EXERCISE -> Reproduce the listing character for character, from its first line through the line containing "25L61 27H67L69 24V18L66", with both of those lines included.

DATA EXCERPTS ->
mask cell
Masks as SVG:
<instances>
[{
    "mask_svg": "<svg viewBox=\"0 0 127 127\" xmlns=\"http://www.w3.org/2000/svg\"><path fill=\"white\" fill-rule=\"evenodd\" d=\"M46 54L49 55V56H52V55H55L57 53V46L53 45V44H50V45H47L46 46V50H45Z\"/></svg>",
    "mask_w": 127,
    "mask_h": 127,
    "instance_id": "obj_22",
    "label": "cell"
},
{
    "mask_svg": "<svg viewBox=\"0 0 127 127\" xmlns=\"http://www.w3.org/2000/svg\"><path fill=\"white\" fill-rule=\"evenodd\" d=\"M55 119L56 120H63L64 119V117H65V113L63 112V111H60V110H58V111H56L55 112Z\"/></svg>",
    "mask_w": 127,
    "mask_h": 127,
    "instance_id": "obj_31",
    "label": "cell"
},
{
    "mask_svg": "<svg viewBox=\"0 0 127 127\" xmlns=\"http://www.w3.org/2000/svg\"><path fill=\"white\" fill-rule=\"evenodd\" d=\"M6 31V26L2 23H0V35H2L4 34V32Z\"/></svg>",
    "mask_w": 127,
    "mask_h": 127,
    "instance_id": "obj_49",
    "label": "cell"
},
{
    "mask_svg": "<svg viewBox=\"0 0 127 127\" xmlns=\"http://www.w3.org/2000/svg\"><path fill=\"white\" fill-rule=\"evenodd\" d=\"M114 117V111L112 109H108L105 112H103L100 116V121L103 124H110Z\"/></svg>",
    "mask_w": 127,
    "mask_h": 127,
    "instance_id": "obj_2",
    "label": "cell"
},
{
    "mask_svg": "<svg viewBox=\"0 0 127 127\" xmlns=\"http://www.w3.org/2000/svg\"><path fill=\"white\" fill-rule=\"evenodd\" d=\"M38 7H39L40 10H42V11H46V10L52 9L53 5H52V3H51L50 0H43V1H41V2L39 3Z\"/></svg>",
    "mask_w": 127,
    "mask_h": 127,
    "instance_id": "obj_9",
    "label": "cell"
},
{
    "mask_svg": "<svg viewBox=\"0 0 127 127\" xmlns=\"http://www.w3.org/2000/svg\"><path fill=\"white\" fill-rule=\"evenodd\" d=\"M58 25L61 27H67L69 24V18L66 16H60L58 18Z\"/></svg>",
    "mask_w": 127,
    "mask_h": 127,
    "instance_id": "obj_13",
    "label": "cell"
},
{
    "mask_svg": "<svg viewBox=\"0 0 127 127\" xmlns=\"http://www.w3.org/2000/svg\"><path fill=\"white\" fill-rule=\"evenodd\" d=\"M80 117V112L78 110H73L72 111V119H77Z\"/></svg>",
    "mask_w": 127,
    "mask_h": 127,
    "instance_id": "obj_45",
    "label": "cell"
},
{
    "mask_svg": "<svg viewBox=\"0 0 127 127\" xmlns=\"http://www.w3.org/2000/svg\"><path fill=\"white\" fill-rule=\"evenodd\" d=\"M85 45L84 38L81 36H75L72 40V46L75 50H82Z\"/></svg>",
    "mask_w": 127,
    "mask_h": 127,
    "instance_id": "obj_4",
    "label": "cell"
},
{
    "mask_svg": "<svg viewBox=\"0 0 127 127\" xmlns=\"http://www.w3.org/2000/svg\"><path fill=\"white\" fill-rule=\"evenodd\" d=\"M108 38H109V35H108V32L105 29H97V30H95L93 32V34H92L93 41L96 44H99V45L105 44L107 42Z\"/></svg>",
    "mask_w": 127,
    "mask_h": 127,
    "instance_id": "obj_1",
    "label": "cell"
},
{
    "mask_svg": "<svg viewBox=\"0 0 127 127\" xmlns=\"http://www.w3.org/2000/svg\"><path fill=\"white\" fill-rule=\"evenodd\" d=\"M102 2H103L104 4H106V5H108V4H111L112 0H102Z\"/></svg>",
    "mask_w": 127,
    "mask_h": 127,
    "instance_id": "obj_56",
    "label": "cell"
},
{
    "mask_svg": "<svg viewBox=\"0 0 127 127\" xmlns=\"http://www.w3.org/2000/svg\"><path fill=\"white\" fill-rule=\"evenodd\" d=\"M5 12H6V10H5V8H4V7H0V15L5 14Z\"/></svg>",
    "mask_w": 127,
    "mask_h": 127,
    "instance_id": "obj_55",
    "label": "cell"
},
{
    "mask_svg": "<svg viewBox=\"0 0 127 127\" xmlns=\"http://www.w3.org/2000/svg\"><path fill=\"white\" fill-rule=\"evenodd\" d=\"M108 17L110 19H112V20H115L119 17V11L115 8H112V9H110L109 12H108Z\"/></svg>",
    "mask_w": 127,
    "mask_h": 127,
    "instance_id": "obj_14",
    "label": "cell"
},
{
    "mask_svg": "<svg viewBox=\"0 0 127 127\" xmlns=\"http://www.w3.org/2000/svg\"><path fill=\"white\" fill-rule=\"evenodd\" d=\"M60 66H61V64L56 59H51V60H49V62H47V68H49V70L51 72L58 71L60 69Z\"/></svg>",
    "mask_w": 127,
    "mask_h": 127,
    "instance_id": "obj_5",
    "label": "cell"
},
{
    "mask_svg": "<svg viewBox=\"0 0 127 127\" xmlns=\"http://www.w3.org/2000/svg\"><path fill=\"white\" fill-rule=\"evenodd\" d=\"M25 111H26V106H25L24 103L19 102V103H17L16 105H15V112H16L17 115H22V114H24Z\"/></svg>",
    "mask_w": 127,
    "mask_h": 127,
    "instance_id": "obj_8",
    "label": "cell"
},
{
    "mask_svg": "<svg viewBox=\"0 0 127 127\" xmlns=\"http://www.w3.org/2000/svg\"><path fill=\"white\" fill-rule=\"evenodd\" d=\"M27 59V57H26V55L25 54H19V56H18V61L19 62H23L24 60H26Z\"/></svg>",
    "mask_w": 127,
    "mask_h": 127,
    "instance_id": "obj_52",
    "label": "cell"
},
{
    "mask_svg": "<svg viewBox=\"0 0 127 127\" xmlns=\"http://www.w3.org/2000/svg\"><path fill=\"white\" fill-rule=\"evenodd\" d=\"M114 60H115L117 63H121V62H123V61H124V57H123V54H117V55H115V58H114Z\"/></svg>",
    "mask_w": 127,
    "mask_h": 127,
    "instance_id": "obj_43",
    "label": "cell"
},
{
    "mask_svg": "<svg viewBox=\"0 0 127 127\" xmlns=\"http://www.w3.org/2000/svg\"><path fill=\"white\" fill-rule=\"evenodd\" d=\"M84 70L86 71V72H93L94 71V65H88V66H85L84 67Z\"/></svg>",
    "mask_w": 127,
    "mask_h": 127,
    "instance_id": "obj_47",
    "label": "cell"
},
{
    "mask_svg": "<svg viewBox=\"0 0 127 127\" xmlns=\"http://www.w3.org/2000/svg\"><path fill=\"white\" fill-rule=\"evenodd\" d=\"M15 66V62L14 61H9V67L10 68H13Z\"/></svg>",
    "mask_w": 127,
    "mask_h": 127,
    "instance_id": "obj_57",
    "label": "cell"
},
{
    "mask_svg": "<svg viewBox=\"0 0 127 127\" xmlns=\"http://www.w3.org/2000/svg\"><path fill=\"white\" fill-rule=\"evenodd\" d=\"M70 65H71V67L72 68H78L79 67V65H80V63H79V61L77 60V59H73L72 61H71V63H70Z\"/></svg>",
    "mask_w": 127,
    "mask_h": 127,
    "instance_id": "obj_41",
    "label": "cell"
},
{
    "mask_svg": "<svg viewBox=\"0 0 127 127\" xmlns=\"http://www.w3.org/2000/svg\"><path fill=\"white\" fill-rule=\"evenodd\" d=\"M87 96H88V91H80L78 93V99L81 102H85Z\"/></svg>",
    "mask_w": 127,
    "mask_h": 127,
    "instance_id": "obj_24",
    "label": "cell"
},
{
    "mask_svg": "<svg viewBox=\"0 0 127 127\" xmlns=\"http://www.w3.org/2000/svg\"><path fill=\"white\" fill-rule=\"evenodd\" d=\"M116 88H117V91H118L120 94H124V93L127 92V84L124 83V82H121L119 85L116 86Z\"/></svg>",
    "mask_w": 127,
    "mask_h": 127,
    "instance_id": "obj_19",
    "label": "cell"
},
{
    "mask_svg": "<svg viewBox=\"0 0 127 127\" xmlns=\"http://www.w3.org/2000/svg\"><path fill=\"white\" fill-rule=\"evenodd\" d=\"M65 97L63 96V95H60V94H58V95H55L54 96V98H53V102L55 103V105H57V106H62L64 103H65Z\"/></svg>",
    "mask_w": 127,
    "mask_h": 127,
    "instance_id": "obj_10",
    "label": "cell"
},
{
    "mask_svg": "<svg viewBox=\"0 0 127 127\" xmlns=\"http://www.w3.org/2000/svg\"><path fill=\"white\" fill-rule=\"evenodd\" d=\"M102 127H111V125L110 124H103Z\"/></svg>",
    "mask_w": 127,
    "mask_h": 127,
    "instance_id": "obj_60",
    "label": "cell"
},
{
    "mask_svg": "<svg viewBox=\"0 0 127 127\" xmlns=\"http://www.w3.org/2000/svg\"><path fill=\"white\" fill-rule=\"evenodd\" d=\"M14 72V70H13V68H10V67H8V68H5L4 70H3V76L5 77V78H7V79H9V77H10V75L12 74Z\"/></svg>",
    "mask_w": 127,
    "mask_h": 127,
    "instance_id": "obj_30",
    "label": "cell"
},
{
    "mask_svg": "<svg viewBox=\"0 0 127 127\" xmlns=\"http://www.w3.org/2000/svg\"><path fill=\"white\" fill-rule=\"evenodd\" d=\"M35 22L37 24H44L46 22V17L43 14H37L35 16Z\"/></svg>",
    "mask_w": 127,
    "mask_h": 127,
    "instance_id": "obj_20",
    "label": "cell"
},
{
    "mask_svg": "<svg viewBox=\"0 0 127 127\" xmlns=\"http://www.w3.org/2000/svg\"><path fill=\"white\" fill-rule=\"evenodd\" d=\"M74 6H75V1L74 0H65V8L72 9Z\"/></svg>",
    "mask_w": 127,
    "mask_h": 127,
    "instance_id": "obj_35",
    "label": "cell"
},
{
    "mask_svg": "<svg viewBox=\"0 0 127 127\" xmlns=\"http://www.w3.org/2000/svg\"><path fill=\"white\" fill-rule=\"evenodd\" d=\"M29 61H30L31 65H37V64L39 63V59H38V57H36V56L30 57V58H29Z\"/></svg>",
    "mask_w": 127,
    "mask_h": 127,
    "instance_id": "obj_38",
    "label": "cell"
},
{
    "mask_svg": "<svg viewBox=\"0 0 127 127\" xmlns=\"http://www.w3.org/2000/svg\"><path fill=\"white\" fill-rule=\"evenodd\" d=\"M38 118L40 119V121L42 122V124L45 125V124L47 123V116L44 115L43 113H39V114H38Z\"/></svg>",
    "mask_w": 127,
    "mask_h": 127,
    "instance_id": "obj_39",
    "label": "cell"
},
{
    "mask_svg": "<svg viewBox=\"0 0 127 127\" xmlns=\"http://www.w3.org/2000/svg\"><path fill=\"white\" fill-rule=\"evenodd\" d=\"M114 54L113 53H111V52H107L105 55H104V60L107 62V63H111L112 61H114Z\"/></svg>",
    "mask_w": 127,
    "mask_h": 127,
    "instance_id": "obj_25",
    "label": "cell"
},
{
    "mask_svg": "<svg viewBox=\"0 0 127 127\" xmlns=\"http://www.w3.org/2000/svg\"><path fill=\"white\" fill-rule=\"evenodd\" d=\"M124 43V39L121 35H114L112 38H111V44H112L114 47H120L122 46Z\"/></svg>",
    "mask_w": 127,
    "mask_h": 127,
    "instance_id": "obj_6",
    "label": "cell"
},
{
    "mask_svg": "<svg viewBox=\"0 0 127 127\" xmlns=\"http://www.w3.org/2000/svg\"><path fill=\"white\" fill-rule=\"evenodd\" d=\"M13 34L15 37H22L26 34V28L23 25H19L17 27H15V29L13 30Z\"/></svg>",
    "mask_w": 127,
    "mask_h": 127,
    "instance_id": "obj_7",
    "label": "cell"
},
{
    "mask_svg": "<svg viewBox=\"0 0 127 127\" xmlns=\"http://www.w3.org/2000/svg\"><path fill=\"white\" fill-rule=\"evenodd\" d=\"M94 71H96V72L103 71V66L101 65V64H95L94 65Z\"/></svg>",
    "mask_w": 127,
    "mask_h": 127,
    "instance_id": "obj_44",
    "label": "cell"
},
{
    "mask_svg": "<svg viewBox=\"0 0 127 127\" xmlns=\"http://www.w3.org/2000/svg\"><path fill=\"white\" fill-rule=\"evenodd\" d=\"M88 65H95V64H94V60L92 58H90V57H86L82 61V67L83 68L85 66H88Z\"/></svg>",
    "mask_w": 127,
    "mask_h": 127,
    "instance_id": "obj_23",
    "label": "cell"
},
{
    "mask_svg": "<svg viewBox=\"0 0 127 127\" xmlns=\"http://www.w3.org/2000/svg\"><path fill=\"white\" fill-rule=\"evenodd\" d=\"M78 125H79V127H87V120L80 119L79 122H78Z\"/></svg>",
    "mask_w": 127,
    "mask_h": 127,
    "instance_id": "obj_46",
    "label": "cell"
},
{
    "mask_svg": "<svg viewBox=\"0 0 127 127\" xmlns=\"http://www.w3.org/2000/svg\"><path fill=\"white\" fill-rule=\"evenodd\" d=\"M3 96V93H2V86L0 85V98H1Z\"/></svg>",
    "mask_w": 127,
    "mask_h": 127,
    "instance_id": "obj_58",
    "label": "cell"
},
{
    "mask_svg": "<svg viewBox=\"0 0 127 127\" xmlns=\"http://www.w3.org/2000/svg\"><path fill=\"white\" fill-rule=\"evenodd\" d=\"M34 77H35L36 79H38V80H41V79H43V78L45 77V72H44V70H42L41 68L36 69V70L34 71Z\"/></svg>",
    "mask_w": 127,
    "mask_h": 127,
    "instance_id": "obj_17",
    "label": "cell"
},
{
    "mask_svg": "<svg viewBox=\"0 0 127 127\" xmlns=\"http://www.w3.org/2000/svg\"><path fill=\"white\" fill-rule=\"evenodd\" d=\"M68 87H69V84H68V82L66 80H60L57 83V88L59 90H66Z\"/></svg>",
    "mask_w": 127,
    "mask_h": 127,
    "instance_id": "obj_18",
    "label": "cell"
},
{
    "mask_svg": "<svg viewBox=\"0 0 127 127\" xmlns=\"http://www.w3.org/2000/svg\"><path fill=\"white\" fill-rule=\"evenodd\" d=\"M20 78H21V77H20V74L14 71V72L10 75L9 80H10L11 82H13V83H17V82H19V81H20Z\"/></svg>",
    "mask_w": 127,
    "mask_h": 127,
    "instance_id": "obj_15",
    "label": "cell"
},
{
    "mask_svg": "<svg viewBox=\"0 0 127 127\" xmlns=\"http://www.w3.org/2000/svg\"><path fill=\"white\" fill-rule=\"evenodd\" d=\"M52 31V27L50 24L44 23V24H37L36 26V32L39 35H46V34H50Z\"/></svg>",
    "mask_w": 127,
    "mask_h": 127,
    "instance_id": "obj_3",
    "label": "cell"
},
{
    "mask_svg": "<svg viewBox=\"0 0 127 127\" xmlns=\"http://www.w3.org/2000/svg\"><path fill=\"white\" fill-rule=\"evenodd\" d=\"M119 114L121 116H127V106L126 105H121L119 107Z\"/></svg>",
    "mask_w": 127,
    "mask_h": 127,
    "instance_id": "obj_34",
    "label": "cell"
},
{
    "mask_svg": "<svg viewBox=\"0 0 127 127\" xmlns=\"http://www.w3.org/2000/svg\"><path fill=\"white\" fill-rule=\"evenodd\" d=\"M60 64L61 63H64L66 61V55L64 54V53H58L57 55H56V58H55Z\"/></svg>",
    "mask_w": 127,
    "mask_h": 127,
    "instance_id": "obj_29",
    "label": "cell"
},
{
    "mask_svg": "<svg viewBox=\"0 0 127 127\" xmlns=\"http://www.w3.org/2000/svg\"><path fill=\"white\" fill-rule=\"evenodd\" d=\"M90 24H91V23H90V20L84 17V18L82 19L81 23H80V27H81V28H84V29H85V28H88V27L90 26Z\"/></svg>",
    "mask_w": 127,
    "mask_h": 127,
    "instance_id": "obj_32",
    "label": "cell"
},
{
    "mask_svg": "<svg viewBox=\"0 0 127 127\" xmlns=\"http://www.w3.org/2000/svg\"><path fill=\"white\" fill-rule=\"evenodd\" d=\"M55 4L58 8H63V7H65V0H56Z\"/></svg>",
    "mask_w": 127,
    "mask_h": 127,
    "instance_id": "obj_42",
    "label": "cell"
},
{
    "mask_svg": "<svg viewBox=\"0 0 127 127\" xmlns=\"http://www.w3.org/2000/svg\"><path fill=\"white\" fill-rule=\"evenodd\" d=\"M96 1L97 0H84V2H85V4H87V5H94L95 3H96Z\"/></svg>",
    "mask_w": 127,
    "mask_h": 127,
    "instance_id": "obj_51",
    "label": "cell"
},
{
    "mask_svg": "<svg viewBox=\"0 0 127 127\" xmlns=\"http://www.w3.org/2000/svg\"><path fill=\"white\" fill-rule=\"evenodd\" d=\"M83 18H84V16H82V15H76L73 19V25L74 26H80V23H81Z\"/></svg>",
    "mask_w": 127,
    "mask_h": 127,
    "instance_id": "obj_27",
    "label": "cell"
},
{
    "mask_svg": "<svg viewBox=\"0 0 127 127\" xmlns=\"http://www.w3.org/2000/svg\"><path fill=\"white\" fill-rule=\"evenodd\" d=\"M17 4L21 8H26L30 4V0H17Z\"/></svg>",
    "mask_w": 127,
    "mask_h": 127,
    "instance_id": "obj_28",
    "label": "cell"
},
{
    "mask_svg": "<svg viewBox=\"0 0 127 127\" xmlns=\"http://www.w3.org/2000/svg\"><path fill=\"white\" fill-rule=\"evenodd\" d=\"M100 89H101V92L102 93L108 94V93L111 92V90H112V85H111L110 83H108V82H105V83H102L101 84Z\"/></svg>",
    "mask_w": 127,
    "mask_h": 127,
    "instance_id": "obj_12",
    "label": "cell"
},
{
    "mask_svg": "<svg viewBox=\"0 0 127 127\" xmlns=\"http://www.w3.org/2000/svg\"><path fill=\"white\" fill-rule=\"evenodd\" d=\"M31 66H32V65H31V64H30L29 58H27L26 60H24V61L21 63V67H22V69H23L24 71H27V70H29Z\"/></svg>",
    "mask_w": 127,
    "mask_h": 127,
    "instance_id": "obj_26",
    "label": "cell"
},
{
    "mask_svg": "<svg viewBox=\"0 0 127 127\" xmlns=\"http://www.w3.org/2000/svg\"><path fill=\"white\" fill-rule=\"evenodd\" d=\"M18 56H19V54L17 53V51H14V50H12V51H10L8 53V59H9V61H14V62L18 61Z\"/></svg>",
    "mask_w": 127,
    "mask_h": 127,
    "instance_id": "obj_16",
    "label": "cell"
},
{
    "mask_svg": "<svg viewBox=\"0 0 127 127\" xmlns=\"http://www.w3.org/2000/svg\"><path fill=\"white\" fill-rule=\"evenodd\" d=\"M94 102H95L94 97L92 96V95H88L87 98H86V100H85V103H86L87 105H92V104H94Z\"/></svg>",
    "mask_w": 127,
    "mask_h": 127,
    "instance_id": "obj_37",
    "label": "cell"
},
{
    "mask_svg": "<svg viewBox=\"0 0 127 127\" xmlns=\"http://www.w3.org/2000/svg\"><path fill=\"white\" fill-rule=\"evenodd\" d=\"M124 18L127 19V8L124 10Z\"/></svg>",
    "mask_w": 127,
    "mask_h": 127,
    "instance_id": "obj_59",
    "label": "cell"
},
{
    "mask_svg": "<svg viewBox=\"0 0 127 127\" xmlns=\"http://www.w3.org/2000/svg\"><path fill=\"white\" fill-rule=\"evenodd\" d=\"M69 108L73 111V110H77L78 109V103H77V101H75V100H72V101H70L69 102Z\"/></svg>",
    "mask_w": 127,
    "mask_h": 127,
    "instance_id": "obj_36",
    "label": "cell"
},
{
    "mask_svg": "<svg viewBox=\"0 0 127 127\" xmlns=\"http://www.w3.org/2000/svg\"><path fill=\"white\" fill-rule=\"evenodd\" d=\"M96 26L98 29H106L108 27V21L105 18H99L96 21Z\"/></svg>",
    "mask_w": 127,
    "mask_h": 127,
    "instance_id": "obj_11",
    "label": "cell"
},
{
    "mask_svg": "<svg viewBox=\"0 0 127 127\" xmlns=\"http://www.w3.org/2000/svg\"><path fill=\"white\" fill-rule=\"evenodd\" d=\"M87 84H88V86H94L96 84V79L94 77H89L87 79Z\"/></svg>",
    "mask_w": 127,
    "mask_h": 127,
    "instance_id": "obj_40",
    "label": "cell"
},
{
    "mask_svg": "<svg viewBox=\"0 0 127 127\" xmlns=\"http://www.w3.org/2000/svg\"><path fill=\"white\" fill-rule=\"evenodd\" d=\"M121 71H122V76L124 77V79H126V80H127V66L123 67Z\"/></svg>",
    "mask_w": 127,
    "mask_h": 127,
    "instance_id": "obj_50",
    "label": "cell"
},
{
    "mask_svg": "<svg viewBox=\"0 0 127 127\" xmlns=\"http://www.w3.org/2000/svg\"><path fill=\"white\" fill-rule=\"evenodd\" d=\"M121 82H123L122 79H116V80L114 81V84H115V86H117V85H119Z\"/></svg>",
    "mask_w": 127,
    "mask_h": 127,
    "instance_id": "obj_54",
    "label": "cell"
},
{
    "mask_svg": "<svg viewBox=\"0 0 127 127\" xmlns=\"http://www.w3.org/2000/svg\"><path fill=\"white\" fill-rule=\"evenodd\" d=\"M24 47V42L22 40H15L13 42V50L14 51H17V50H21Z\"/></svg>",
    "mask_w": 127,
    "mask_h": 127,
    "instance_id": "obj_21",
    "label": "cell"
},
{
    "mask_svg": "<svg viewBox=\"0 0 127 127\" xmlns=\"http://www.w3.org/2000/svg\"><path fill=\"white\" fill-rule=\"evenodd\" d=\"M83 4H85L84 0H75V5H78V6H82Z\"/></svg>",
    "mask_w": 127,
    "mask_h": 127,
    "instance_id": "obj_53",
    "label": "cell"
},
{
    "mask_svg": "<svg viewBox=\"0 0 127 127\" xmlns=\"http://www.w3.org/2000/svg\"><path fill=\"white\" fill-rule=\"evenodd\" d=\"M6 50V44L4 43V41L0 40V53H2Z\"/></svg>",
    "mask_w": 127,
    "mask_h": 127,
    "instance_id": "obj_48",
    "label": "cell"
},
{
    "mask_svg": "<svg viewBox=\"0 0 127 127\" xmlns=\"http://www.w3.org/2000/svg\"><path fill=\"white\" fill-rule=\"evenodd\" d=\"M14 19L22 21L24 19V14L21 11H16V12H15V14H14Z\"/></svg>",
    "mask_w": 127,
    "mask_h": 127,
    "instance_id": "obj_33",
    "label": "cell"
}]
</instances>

EXERCISE OUTPUT ->
mask cell
Masks as SVG:
<instances>
[{
    "mask_svg": "<svg viewBox=\"0 0 127 127\" xmlns=\"http://www.w3.org/2000/svg\"><path fill=\"white\" fill-rule=\"evenodd\" d=\"M46 54L49 55V56H52V55H55L57 53V46L53 45V44H50V45H47L46 46V50H45Z\"/></svg>",
    "mask_w": 127,
    "mask_h": 127,
    "instance_id": "obj_22",
    "label": "cell"
},
{
    "mask_svg": "<svg viewBox=\"0 0 127 127\" xmlns=\"http://www.w3.org/2000/svg\"><path fill=\"white\" fill-rule=\"evenodd\" d=\"M55 119L56 120H63L64 119V117H65V113L63 112V111H60V110H58V111H56L55 112Z\"/></svg>",
    "mask_w": 127,
    "mask_h": 127,
    "instance_id": "obj_31",
    "label": "cell"
},
{
    "mask_svg": "<svg viewBox=\"0 0 127 127\" xmlns=\"http://www.w3.org/2000/svg\"><path fill=\"white\" fill-rule=\"evenodd\" d=\"M6 31V26L2 23H0V35H2L4 34V32Z\"/></svg>",
    "mask_w": 127,
    "mask_h": 127,
    "instance_id": "obj_49",
    "label": "cell"
},
{
    "mask_svg": "<svg viewBox=\"0 0 127 127\" xmlns=\"http://www.w3.org/2000/svg\"><path fill=\"white\" fill-rule=\"evenodd\" d=\"M114 117V111L112 109H108L105 112H103L100 116V121L103 124H110Z\"/></svg>",
    "mask_w": 127,
    "mask_h": 127,
    "instance_id": "obj_2",
    "label": "cell"
},
{
    "mask_svg": "<svg viewBox=\"0 0 127 127\" xmlns=\"http://www.w3.org/2000/svg\"><path fill=\"white\" fill-rule=\"evenodd\" d=\"M38 7H39L40 10H42V11H46V10L52 9L53 5H52V3H51L50 0H43V1H41V2L39 3Z\"/></svg>",
    "mask_w": 127,
    "mask_h": 127,
    "instance_id": "obj_9",
    "label": "cell"
},
{
    "mask_svg": "<svg viewBox=\"0 0 127 127\" xmlns=\"http://www.w3.org/2000/svg\"><path fill=\"white\" fill-rule=\"evenodd\" d=\"M58 25L61 27H67L69 24V18L66 16H60L58 18Z\"/></svg>",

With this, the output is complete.